R = Relevant – Make sure your goals are focused on the matter at hand. This is critical for your ability to achieve the goal. Goal with no relevant focus tend to weaken in support over time. Why is it important? Remember that desire is a great motivator. Don’t forget to consider the current conditions and / or realities of your current state. These things can act as anchors or constraints to your goals.
Not so SMART: “Improve my grades.”
SMART: “Attend the free tutoring session 2-3 times per week to improve Math grade from a B to an A.”
T = Time-Bound – Always identify a definitive target date for completion and/or the frequency of the associated actions of the goal. This specifies when the result will be achieved. This helps you to focus on completing the goal by the due date. It will establish a sense of urgency or simply spark that fire.
Not so SMART: “Get the oil changed.”
SMART: “Get an oil change every 3 months or 3000 miles”
Here’s some examples:
Not so SMART: “Improve my knowledge of Agile”
SMART: “Take 2 Scrum Essentials courses from BeardedEagle during the first Quarter 2014 and apply the concepts in my current role.”

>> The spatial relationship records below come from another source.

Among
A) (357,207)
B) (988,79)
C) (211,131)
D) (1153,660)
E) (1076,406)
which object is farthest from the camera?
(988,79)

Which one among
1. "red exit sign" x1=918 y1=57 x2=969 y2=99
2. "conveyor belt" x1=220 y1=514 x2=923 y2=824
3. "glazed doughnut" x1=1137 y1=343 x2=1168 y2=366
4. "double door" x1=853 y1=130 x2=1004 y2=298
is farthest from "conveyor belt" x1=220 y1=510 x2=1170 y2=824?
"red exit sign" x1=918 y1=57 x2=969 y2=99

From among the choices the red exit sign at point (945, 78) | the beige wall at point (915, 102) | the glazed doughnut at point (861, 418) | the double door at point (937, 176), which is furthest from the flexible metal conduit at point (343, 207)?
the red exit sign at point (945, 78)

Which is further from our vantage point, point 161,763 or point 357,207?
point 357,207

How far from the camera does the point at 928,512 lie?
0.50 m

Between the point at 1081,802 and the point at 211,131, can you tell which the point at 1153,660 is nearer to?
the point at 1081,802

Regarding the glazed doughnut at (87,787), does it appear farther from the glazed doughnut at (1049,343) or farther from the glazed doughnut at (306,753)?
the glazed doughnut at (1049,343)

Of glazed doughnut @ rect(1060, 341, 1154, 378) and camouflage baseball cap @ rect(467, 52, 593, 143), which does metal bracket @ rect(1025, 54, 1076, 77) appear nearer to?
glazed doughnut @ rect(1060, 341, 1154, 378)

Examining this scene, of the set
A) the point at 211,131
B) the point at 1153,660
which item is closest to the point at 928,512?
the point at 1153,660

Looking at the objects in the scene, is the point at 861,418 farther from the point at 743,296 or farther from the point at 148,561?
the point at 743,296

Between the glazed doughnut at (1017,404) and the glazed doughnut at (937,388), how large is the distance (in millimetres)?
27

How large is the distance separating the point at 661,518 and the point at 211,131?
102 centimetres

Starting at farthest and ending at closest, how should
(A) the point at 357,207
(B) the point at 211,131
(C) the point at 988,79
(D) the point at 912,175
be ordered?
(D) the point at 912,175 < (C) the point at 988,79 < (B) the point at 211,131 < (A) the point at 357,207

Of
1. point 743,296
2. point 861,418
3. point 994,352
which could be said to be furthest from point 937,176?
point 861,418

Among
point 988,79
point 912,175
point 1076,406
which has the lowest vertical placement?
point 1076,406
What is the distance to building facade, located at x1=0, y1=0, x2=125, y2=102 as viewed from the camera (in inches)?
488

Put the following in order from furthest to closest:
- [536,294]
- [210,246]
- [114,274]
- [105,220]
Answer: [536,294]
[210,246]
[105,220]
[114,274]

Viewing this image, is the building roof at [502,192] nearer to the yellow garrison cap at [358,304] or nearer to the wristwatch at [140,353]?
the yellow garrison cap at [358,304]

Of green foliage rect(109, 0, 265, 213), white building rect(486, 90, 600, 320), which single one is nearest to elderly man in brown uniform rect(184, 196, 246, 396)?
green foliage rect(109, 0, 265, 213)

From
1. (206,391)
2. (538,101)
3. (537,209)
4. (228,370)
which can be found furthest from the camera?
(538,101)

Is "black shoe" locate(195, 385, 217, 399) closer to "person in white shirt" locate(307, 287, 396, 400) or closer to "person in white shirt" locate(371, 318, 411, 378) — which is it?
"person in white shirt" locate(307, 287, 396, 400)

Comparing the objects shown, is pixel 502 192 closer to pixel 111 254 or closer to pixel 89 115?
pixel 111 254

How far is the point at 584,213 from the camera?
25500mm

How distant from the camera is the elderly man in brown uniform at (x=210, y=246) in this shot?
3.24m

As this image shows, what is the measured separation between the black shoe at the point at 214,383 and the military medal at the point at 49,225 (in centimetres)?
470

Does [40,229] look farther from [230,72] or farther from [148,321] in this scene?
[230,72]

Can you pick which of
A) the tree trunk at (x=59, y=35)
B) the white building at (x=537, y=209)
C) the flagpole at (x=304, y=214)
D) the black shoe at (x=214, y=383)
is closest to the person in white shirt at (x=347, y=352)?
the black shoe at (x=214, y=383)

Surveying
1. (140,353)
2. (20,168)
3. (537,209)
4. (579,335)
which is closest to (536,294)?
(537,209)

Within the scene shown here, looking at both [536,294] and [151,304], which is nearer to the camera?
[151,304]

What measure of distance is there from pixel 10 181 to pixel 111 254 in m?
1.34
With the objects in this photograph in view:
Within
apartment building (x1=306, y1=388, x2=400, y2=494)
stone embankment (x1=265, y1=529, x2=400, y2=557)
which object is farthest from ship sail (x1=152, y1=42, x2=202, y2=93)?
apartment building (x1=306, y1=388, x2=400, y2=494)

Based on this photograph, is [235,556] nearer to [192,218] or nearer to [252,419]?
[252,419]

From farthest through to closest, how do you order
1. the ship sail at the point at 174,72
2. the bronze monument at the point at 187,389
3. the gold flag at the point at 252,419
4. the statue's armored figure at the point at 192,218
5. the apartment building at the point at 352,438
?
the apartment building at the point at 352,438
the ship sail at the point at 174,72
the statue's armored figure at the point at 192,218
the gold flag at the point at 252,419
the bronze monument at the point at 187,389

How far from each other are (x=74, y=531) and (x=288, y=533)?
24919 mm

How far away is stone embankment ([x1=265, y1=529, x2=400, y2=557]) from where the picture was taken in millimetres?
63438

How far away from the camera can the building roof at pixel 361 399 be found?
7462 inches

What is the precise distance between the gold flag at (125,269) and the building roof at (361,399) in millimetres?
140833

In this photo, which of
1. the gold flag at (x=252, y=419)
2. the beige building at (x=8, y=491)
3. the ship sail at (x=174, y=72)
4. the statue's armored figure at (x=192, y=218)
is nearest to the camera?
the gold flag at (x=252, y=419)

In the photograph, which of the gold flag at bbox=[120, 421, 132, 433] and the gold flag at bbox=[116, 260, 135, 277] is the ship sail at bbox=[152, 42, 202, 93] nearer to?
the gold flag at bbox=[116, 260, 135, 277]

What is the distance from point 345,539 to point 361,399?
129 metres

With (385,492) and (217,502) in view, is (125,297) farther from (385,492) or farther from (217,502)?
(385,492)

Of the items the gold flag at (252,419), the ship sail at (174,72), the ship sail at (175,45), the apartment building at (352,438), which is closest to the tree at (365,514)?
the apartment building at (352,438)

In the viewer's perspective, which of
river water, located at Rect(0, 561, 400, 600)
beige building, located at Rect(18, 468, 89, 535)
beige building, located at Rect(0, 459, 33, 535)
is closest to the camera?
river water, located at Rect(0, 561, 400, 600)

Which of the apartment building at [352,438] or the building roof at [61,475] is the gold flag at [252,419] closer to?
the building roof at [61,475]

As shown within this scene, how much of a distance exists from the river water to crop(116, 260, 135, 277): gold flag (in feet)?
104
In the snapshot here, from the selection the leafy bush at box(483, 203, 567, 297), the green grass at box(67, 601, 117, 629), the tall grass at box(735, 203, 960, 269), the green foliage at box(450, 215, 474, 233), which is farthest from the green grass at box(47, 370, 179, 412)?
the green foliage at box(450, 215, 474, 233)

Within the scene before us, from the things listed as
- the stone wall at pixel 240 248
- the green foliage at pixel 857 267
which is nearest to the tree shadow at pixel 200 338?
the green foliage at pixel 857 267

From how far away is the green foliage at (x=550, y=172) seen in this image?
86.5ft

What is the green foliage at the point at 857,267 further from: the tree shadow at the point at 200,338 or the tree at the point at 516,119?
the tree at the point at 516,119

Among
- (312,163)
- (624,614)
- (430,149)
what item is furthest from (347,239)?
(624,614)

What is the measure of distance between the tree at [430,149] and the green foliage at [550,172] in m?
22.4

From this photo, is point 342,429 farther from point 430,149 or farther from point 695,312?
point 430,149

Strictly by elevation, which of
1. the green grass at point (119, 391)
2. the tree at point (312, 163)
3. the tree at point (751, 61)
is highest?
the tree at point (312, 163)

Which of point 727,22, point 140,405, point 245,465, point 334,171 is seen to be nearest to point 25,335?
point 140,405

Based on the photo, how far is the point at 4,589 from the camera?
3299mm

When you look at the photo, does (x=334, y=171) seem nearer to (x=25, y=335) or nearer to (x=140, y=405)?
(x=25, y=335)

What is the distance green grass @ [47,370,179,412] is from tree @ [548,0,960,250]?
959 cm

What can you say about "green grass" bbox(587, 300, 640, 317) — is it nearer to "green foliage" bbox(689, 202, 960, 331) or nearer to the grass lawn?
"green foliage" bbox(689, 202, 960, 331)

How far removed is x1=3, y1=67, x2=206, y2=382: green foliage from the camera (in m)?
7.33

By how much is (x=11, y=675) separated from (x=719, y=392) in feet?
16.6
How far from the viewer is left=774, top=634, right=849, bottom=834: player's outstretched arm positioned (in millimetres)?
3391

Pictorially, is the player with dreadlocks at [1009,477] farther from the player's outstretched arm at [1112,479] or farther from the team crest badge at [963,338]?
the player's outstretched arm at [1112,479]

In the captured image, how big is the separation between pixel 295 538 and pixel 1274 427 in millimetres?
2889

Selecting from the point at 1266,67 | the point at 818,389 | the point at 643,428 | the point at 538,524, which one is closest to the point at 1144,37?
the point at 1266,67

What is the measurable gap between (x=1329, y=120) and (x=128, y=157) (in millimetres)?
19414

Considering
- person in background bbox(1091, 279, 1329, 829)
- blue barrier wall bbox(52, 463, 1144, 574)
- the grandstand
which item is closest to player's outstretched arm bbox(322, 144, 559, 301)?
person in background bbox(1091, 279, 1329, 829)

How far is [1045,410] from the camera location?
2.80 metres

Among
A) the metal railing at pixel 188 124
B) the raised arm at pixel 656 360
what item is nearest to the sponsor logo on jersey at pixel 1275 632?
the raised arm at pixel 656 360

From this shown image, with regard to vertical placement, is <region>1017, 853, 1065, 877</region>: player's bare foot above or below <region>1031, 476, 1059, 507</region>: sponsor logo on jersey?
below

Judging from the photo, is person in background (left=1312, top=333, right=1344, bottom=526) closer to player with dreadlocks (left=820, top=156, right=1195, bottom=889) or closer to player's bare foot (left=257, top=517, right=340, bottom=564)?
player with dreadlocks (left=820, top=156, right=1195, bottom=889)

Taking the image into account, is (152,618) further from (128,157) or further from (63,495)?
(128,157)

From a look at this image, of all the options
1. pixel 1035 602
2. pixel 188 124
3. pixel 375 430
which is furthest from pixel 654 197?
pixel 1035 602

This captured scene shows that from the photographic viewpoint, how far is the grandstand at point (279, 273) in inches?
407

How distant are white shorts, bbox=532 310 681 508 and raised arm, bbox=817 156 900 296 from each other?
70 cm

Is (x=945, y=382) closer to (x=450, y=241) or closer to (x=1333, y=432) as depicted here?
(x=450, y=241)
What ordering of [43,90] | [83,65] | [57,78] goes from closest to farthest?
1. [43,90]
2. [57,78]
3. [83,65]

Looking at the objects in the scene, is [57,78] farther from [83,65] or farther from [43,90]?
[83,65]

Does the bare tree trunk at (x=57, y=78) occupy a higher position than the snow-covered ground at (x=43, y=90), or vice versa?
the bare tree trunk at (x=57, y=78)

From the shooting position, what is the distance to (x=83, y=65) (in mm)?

Not so SMART: “Send out summer camp invitations”
SMART: “Distribute the summer camp invitations by 11/12/2003 to provide enough time to determine the number of previous campers that will attend summer camp 2014.”
Not so SMART: “Lift more weight”
SMART: “Attend personal fitness coaching session once a week over the next six month to get tips from a professional trainer to apply my daily workout routine.”
By taking these steps you will turn those muddy not so clear goals into a super-powered actionable goals that drive results. Have fun with you SMART goals.
Reference: Doran, George T. “There’s a S.M.A.R.T. way to write management’s goals and objectives.” Management Review, Nov 1981, Volume 70 Issue 11.